Francia. Mi estimación del porcentaje de nacidos en 2018 en Francia con al menos un progenitor musulmán inmigrante de primera o segunda generación. Asusta. Los datos de la primera generación son más o menos exactos. Los de la segunda no, y por eso hay escenarios en el cuadro, pero creo que lo correcto es algo intermedio entre el escenario medio y el alto, o directamente el alto.
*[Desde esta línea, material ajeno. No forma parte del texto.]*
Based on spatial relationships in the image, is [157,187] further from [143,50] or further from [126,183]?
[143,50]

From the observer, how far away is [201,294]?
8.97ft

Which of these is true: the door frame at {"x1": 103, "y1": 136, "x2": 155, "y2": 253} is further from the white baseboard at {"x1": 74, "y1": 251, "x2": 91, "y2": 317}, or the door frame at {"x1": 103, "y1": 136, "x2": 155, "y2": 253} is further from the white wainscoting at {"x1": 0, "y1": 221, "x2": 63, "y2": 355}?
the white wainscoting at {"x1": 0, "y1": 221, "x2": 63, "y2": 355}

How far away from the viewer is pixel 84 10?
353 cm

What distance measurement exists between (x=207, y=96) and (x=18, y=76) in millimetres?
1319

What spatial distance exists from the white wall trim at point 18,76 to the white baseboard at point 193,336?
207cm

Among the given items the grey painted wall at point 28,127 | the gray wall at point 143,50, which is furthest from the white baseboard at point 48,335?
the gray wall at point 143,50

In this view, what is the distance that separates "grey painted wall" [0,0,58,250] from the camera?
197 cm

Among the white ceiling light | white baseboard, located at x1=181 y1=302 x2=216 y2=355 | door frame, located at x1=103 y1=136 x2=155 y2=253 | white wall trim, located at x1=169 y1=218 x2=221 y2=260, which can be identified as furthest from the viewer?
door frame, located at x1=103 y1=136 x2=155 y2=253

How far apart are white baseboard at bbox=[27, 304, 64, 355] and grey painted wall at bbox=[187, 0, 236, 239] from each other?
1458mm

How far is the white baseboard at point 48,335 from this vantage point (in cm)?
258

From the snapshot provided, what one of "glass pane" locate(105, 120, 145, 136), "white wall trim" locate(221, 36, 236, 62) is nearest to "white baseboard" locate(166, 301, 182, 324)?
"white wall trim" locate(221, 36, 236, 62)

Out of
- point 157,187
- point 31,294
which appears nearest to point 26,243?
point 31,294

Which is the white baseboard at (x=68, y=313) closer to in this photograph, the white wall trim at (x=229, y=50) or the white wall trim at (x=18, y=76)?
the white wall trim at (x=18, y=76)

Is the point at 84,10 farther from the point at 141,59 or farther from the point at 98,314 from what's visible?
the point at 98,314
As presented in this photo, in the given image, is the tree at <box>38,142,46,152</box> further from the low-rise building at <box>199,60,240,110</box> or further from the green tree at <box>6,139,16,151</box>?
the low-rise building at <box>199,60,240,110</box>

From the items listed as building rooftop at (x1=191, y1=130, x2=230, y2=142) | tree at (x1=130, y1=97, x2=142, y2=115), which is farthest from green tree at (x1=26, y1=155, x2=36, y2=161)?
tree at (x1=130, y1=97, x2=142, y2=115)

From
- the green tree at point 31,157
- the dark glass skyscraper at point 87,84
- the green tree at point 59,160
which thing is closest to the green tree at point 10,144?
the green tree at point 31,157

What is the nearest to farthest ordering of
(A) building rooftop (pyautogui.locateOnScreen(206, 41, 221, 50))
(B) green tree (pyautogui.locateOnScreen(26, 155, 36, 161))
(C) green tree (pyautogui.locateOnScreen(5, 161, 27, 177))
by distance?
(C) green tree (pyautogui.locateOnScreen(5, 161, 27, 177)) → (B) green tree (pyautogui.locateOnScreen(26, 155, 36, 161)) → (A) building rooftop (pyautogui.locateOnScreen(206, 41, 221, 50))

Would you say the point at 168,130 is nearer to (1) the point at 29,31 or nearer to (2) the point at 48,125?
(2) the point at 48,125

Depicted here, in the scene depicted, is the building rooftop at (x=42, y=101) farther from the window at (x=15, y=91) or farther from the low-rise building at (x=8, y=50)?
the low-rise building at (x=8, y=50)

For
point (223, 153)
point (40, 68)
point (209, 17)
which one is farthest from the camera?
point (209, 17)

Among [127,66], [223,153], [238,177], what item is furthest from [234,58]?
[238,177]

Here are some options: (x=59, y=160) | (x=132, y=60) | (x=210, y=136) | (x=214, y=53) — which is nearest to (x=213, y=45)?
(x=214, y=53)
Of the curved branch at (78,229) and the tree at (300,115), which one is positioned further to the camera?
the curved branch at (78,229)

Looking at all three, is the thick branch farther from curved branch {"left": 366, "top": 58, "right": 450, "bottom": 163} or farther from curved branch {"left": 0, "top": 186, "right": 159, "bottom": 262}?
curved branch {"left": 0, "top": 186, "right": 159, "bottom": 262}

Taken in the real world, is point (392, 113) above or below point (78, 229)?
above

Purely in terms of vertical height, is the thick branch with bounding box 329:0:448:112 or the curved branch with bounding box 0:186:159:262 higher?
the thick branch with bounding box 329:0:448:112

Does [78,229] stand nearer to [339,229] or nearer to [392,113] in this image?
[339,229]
O reaccionamos y logramos frenar la islamización de España, o estaremos como Francia ahora en 25 a 30 años, aunque ya hay provincias y zonas concretas que se le parecen mucho.

China. La tasa de natalidad de China marcó un nuevo mínimo histórico en 2019.
En 2016, al año siguente de abolirse la totalitaria política de hijo único, hubo un pequeño repunte del número de bebés en China. Entre 2016 y 2019, los nacimientos se han desplomado ( 18% menos). Es impresionante ver cómo más y más países, en todo el mundo, van registrando cada año nuevos mínimos históricos de natalidad.

Al día siguiente de levantar el gobierno chino la prohibición de tener más de un niño, en 2015, volaba yo de vuelta a España desde Asia. En el asiento de al lado viajaba una joven china. Me vio leyendo un periódico norteamericano donde daban la noticia, y me pidió que se lo dejase leer. “Por supuesto”, le dije. Empezamos a hablar sobre el tema, y cuando habíamos ganado algo de confianza, me dijo que no tenía hermanos, y que ella quería ser madre. Y sin dudarlo ni un instante, me dijo también que solo tendría un hijo.
Cuando una sociedad se ha acostumbrado a determinadas pautas culturales, como no tener apenas hijos, no es fácil cambiarlas, ni se puede lograr en muy poco tiempo. Pero si China, o nosotros, no logra remontar el vuelo en natalidad, la decadencia es inevitable.